§ Goal a:
Set out every line of the records below as a numbered list, omitting blank lines and leaving the pictures out of your answer.
=== Document text ===
Issue No. 228
The Temple in Jerusalem was called God’s House, as Solomon indicated in 1 Kings 8:13, saying,
12 Then Solomon said, ‘The Lord has said that He would dwell in the thick cloud. 13 I have surely built Thee a lofty house [beth], a place for thy dwelling forever’ [olam, “indefinitely”].
(Incidentally, here the word olam is used, which does not mean “for all time.” Obviously, not only was the temple destroyed after only two centuries, but also the presence of God left that place in Ezekiel 10 and 11.)
The Hebrew word for “house” is beth. It is the same word also translated “household” in the sense of one’s family. For example, Exodus 1:1 reads,
1 Now these are the names of the sons of Israel who came to Egypt with Jacob; they came each one with his household [beth].
Obviously, Jacob and his sons did not move their physical houses to Egypt. It was the people who moved.
In later years, the Kingdom of Israel was called the House of Israel, and the Kingdom of Judah was called the House of Judah. Here again we see the word beth referring to a collection of people—in this case, nations.
Adam: The First Son of God
In the genealogy of Luke 3:38, we read,
38 the son of Enosh, the son of Seth, the son of Adam, the son of God.
This genealogy begins in verse 23, which says that Jesus was “the son of Joseph.” The Greek word translated “son” is huios, and it comes immediately after the voice from heaven declared Jesus to be “My Son, the beloved” when Jesus was baptized by John. This, then, is the last time the word is actually used in the genealogy, though it is implied in each succeeding generation. Thus, when we reach verse 38, telling us that Adam was the son of God, it literally reads, “of the Adam, of the God” (tou Adam, tou Theou). Although the word huis is not actually in the text itself, it is certainly implied, and so there is no problem using the word in the English translation.
===
§ Goal b:
According to the commentary on the word beth, in which chapters of Ezekiel does the presence of God leave the temple?
=== Data excerpts ===
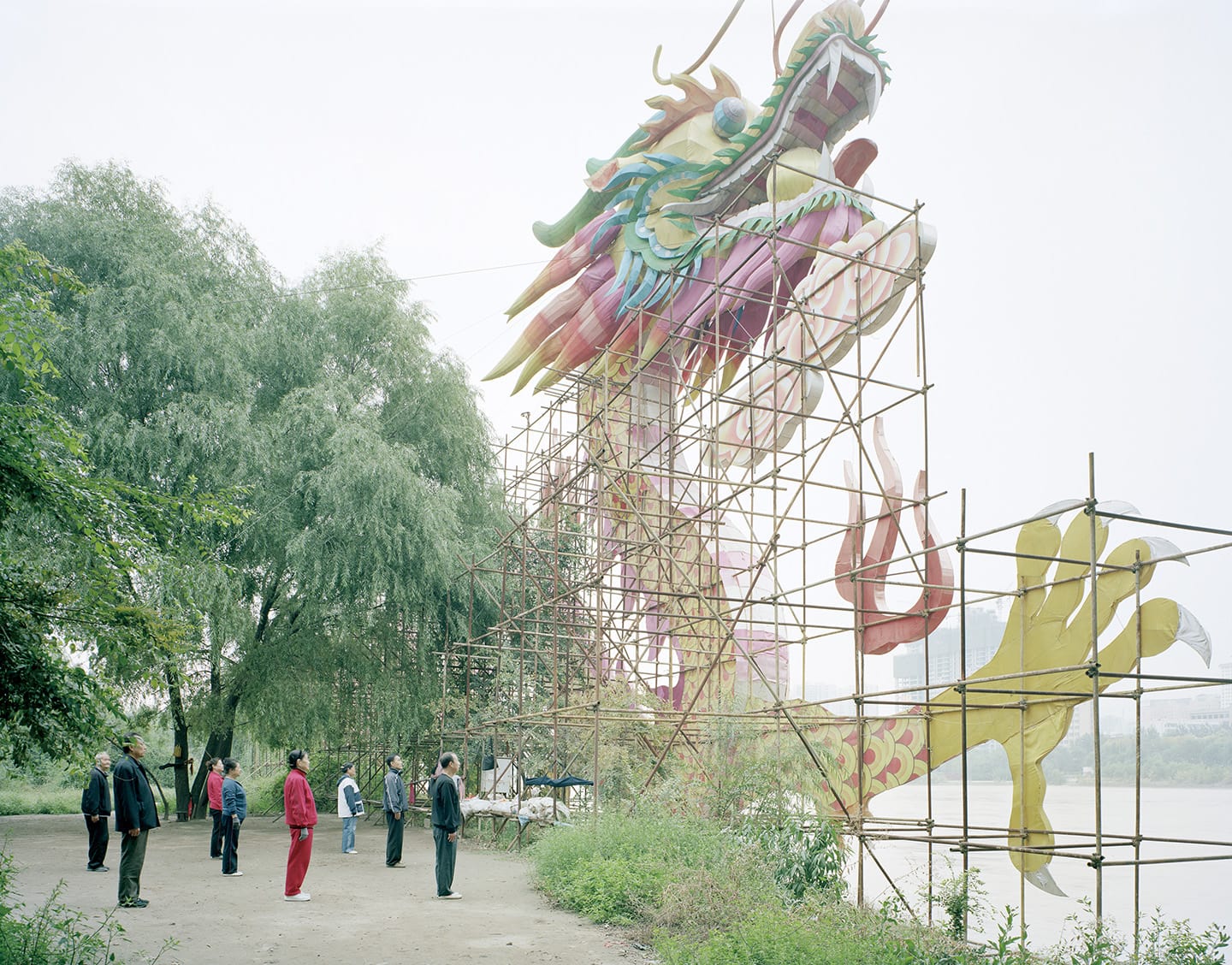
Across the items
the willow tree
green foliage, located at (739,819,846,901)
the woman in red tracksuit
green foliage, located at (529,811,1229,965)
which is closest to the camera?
===
§ Correct response a:
1. Across the items
2. the willow tree
3. green foliage, located at (739,819,846,901)
4. the woman in red tracksuit
5. green foliage, located at (529,811,1229,965)
6. which is closest to the camera?

§ Correct response b:
Ezekiel 10 and 11.